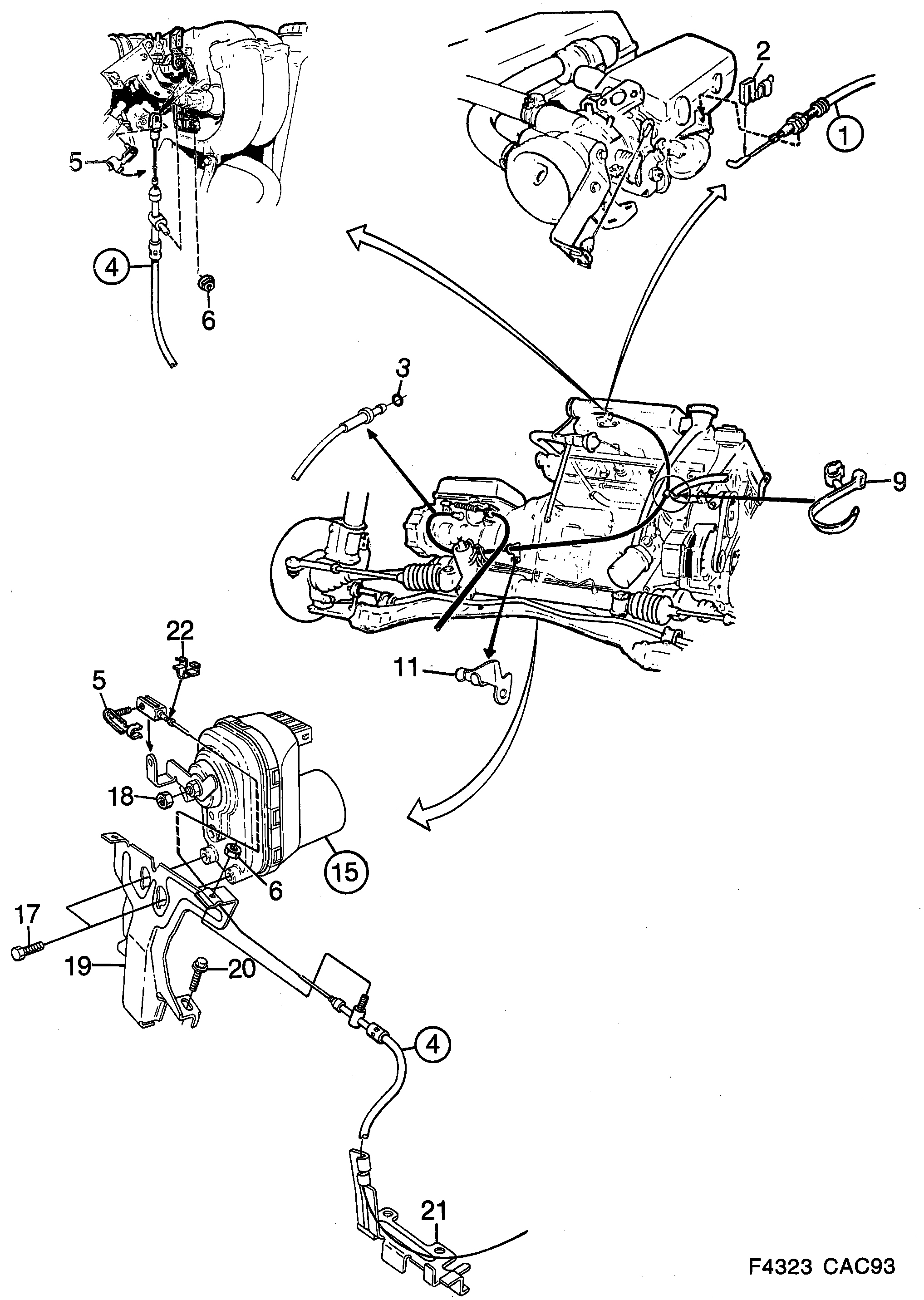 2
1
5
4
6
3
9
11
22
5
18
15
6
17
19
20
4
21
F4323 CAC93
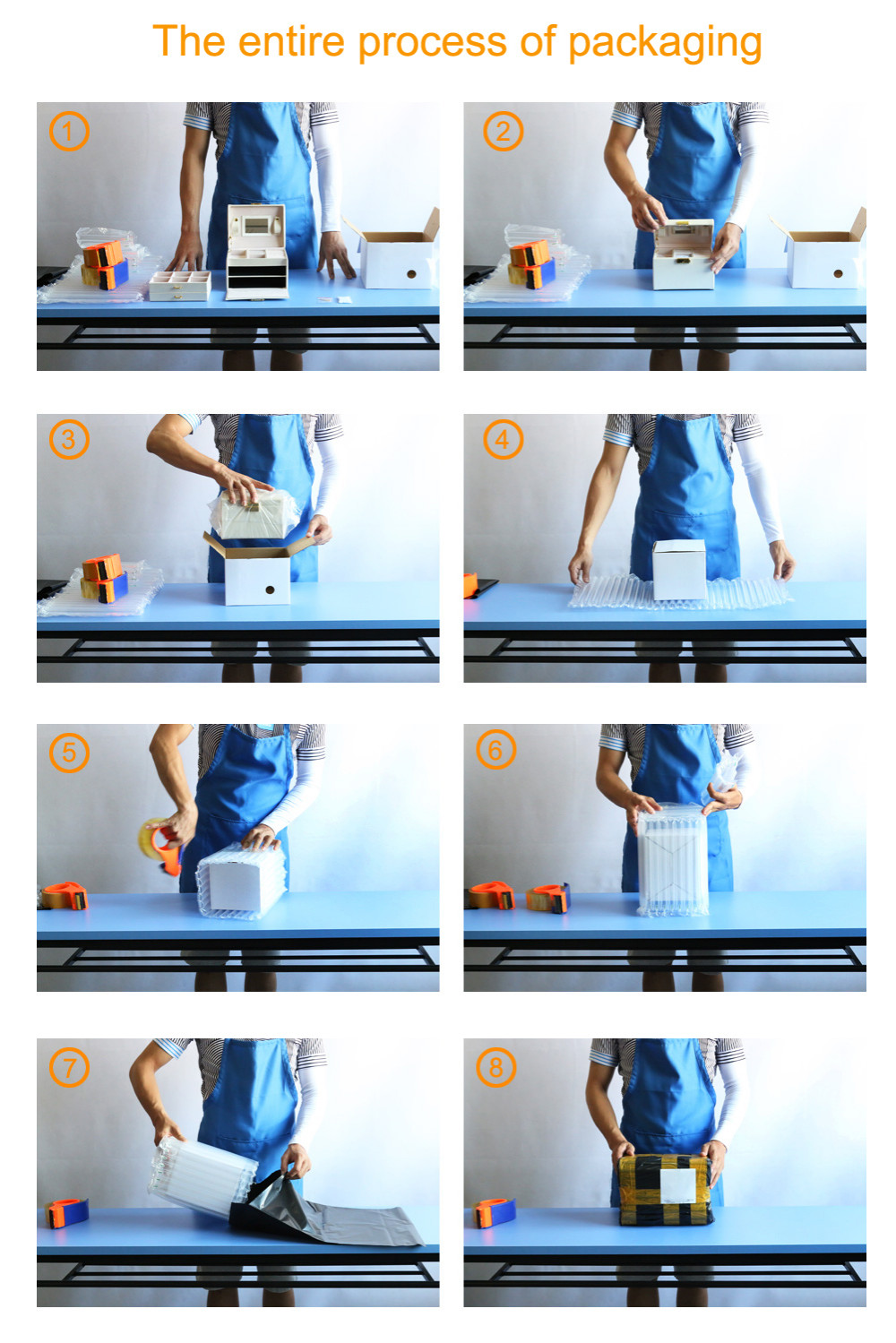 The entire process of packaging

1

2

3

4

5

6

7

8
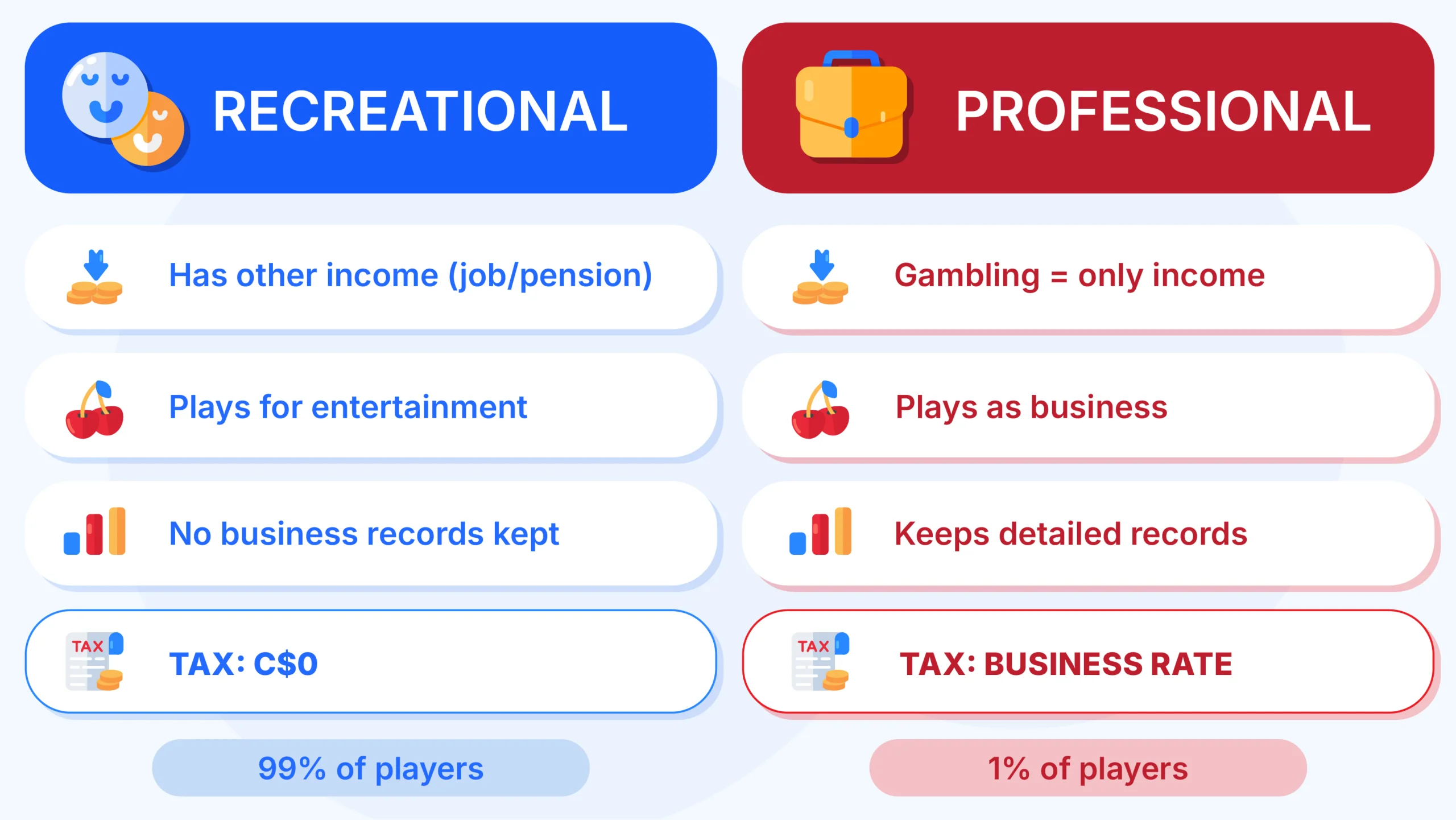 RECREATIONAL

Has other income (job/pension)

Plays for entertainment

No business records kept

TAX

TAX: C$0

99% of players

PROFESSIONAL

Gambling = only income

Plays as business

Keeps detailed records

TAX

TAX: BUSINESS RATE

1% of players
────────────────────────────────────────
Go through the records and report each line that contains "Plays".

Plays for entertainment
Plays as business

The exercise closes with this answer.